The WGD event was identified by analyzing the distributions of 4DTv and KS estimates. Figure 4a shows the density distribution of the transversion rate, 4DTv, within T. ciliata, T. sinensis, A. thaliana, and G. max, or within the pairs of T. ciliata with one of the other three species. Different times of WGD events occurred within and between the species. Comparison of paralogous genes in duplicated collinear blocks revealed one peak of genetic distance at 0.0585 in the T. ciliata genome (11450 estimates) and a peak at 0.0530 in the T. sinensis genome (9524 estimates). One WGD event occurred in their genomes. Comparison of orthologous genes between T. ciliata and T. sinensis (15517 estimates) reveals one peak of genetic distance at 0.0151, indicating that the WGD event occurred before speciation. The difference in 4DTv between the two peaks, about 0.0406, is greater than 0.0151, indicating a long time interval from the WGD within genomes to speciation. Comparison of the orthologous genes of T. ciliata with A. thaliana or G. max show that they diverged a very long time ago.
Figure 4b shows the density distribution of the synonymous substitution rate (Ks) between paralogous genes within four species, or between orthologous genes within the pairs of T. ciliata with one of the other three species. The results indicate one Ks peak at 0.1474 in the T. ciliata genome (11596 estimates) and one peak at 0.1365 in the T. sinensis genome (9703 estimates). One Ks peak also appears at 0.0463 when comparing the orthologous genes between T. ciliata and T. sinensis (16768 estimates), supporting the view that the WGD event occurred before the speciation of these two species. The difference in Ks between the peak for the WGD and the peak for speciation is about 0.0956, also indicating a long time interval between the WGD within the genomes and speciation. Comparisons of the orthologous genes of T. ciliata with G. max or A. thaliana show Ks peaks at 1.204 or larger, respectively, indicating that they were divergent a very long time ago.

3.5. Divergence in LTR Insertion Time

Figure 5a shows the distributions of estimates of the LTR insertion times in five species, indicating large differences among species.
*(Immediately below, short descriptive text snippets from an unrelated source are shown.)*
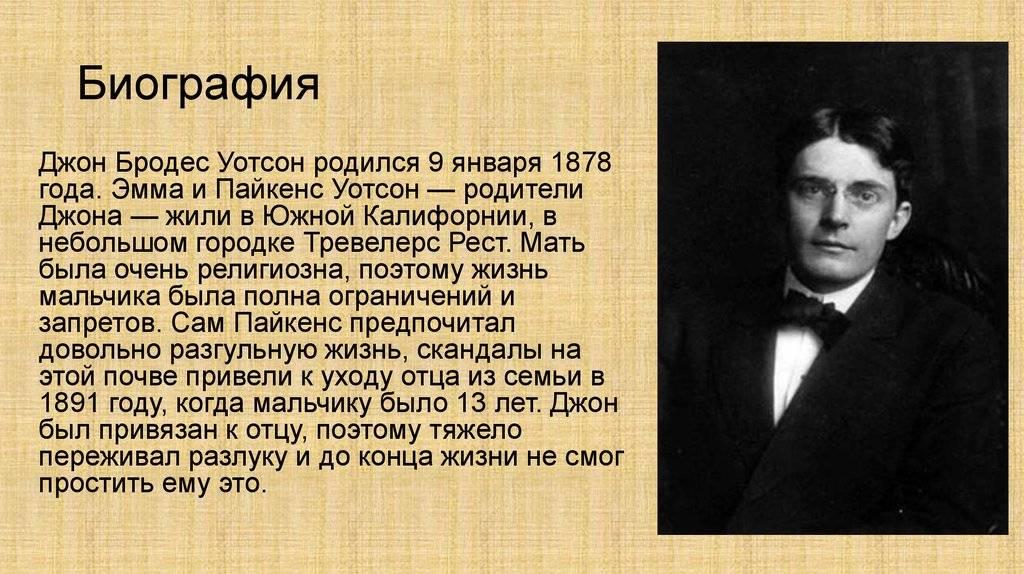 Джон бродес уотсон википедия
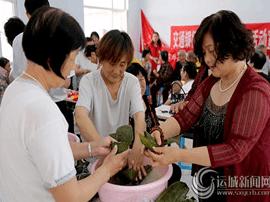 运城御沁园社区开展端午节包粽子送爱心活动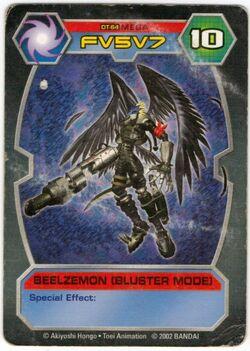Beelzemon (Bluster Mode) DT-64 (DT)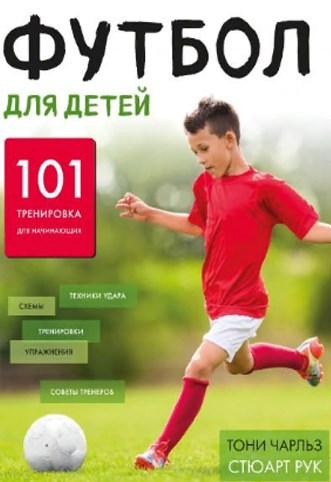 Футбол для детей. 101 тренировка для начинающего футболиста - Тони Чарльз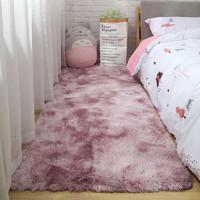 ins網紅同款 床邊腳墊客廳茶幾地毯長毛絨臥室滿鋪房間可愛睡可坐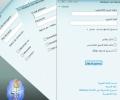 برنامج Windows Live Messenger 8.5 في ثلاث لغات مع طريقة فتح أكثر من حساب على نفس الجهاز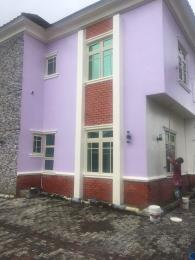 4 bedroom Detached Duplex House for rent ABACHA road  New GRA Port Harcourt Rivers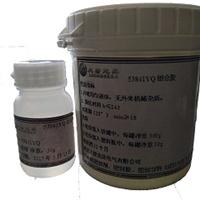电厂专用YQ53841耐高温封氢密封胶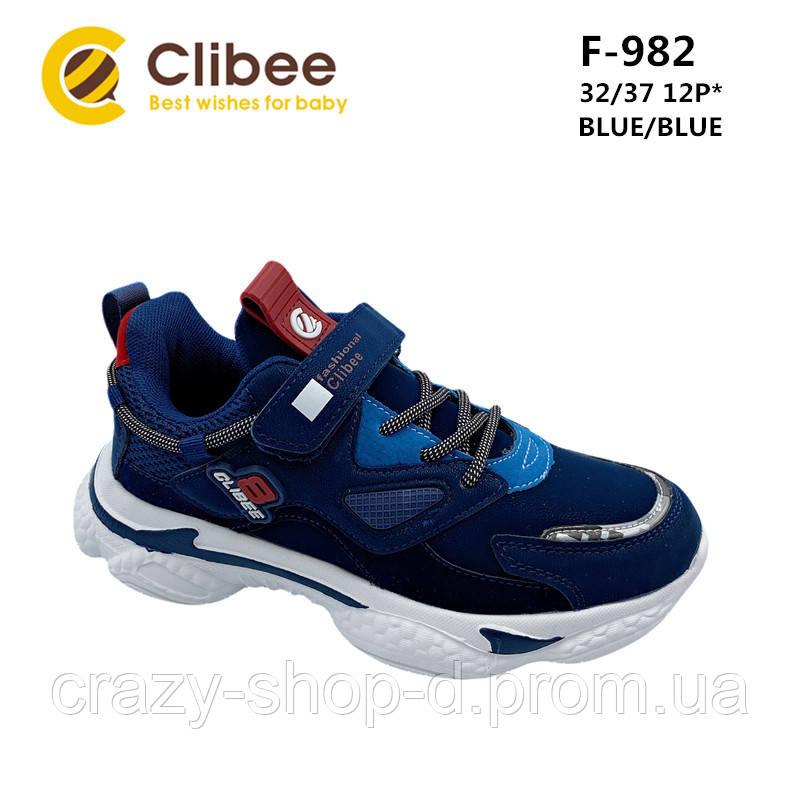 Синие кроссовки для мальчика ТМ Clibee.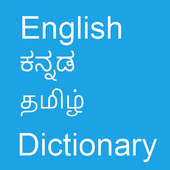 English To Kannada and Tamil icon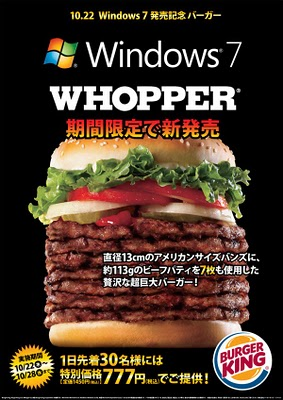 The Microsoft-Burger King Windows 7 Promo
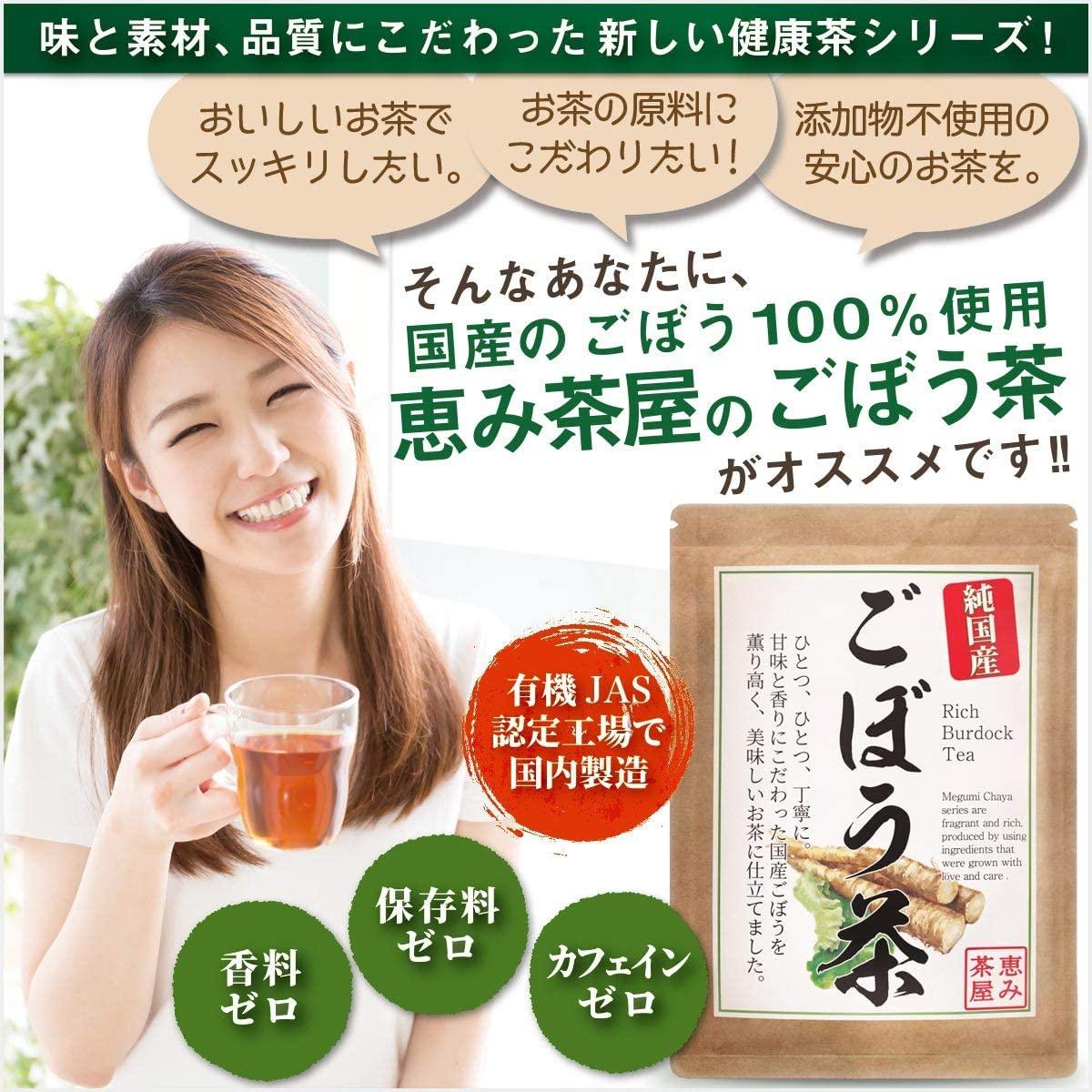 恵み茶屋 国産ごぼう茶の商品画像2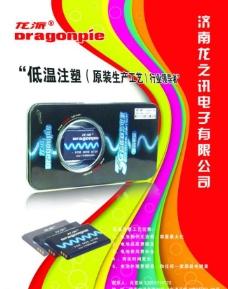 手机广告设计图片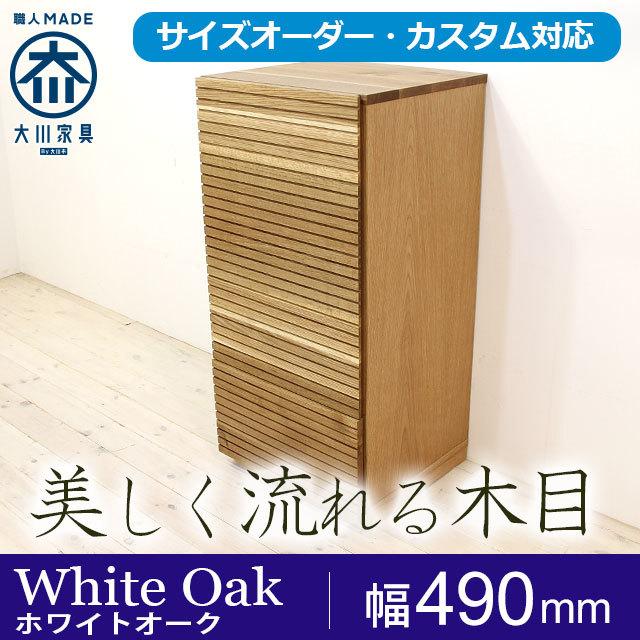 天然木・無垢材キャビネット、リビング収納風雅ホワイトオーク幅490mm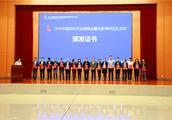 喜报 沐盟集团荣获中国商业创新2018年度领军企业
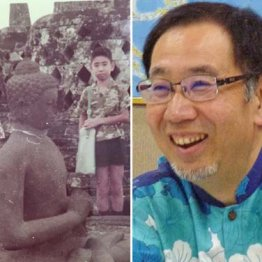 沖縄ツーリストの東良和会長(左は小学5年生の頃にインドネシアのボロブドゥール寺院遺跡で)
Means of LTR insertion times were the longest in the genome of A. trichopoda (6.0478 ± 2.7766), followed by the genomes of T. ciliata (3.2985 ± 2.5007), T. sinensis (3.1516 ± 2.2097), A. thaliana (2.8794 ± 2.4481), and A. max (2.6980 ± 2.1762). LTR insertion generally occurred earlier into the T. ciliata genome than into the T. sinensis genome. A Kolmogorov–Smirnov test indicated that a significant difference existed in the distribution of LTR insertion times between T. ciliata and T. sinensis (D statistics = 0.0553, p value = 1.506 × 10−8, Figure 5b).

4. Discussion

4.1. Genome Comparison

In this study, we compared recently published genome sequences of T. ciliata with the genomes of other land plant species, with an emphasis on the genomic divergence between T. ciliata and T. sinensis. Several divergences could be concluded between the T. ciliata and T. sinensis genomes. From the assemblies of the genome sequences of these two species [21,22], T. ciliata had a smaller genome size than T. sinensis (520 vs. 596 Mb), but harbored substantially more genes than T. sinensis (42159 vs. 34,345 genes). Except for the annotations with KOG or a different database (Interpro), both gene annotation percentages were comparable (97.92% for T. ciliata vs. 97.5% for T. sinensis), but the T. ciliata genome had more genes annotated than the T. sinensis genome in the Nr, Swissprot, KEGG, TrEMBL, and GO databases. The main reason for such different genome sizes could result from the larger abundant repeat sequences in the T. sinensis genome (48.62% for T. ciliata vs. 64.56% for T. sinensis). The T. sinensis genome had substantially more LTR sequences (219,375,967 bp for T. ciliata vs. 350,754,873 bp for T. sinensis) and a greater proportion of LTR sequences (42.13% in the T. ciliata genome vs. 58.79% in the T. sinensis genome). The present study further indicates that the LTR sequences were more recently acquired in the T. sinensis genome than in the T. ciliata genome. This study also indicates that many gene families were lost in the T. sinensis genome during its speciation from their common ancestor.
Compared to the earlier analysis of T. sinensis genome [21], we detected only one peak in the distribution of either 4TDv or Ks estimates, each being comparable, respectively, to the first peak of the 4TDv or Ks estimates obtained by Ji et al. [21]. This consolidates the finding of one recent event of whole genome duplication. However, Ji et al.’s [21] second peak (Ks = 1.48) in Figure 5 was very small, and not detected in our analysis of the T. sinensis genome. Reasons for this are unknown.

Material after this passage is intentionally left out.